## Work to do
Rename the key "instance_id" to "object_id" everywhere in the rows below, and leave everything else unchanged.

[Items from a dataset]

==============================

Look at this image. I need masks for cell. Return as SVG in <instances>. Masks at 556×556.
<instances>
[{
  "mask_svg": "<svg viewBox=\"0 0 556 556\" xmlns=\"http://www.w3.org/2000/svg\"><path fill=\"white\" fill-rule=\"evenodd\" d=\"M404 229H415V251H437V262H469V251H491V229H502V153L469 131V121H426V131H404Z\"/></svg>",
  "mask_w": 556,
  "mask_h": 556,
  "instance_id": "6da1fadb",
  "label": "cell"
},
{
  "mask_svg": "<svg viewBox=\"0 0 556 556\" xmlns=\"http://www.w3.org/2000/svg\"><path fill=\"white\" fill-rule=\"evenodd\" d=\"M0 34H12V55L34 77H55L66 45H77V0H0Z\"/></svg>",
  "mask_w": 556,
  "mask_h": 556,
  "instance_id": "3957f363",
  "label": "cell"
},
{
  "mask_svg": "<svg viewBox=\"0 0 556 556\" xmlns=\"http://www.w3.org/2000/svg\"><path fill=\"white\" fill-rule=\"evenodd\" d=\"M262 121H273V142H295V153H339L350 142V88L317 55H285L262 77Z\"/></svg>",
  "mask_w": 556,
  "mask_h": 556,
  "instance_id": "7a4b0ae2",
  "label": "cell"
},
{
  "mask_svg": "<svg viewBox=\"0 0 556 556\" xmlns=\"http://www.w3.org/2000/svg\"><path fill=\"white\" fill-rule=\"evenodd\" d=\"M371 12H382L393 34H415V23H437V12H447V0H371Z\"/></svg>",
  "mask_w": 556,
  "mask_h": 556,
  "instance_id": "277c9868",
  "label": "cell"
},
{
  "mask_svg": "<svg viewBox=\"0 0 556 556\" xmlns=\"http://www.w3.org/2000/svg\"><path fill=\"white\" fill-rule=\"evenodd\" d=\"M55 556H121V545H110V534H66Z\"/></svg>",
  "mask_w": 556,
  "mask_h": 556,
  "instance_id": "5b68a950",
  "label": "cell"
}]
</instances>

==============================

## Reply to the task
Look at this image. I need masks for cell. Return as SVG in <instances>. Masks at 556×556.
<instances>
[{
  "mask_svg": "<svg viewBox=\"0 0 556 556\" xmlns=\"http://www.w3.org/2000/svg\"><path fill=\"white\" fill-rule=\"evenodd\" d=\"M404 229H415V251H437V262H469V251H491V229H502V153L469 131V121H426V131H404Z\"/></svg>",
  "mask_w": 556,
  "mask_h": 556,
  "object_id": "6da1fadb",
  "label": "cell"
},
{
  "mask_svg": "<svg viewBox=\"0 0 556 556\" xmlns=\"http://www.w3.org/2000/svg\"><path fill=\"white\" fill-rule=\"evenodd\" d=\"M0 34H12V55L34 77H55L66 45H77V0H0Z\"/></svg>",
  "mask_w": 556,
  "mask_h": 556,
  "object_id": "3957f363",
  "label": "cell"
},
{
  "mask_svg": "<svg viewBox=\"0 0 556 556\" xmlns=\"http://www.w3.org/2000/svg\"><path fill=\"white\" fill-rule=\"evenodd\" d=\"M262 121H273V142H295V153H339L350 142V88L317 55H285L262 77Z\"/></svg>",
  "mask_w": 556,
  "mask_h": 556,
  "object_id": "7a4b0ae2",
  "label": "cell"
},
{
  "mask_svg": "<svg viewBox=\"0 0 556 556\" xmlns=\"http://www.w3.org/2000/svg\"><path fill=\"white\" fill-rule=\"evenodd\" d=\"M371 12H382L393 34H415V23H437V12H447V0H371Z\"/></svg>",
  "mask_w": 556,
  "mask_h": 556,
  "object_id": "277c9868",
  "label": "cell"
},
{
  "mask_svg": "<svg viewBox=\"0 0 556 556\" xmlns=\"http://www.w3.org/2000/svg\"><path fill=\"white\" fill-rule=\"evenodd\" d=\"M55 556H121V545H110V534H66Z\"/></svg>",
  "mask_w": 556,
  "mask_h": 556,
  "object_id": "5b68a950",
  "label": "cell"
}]
</instances>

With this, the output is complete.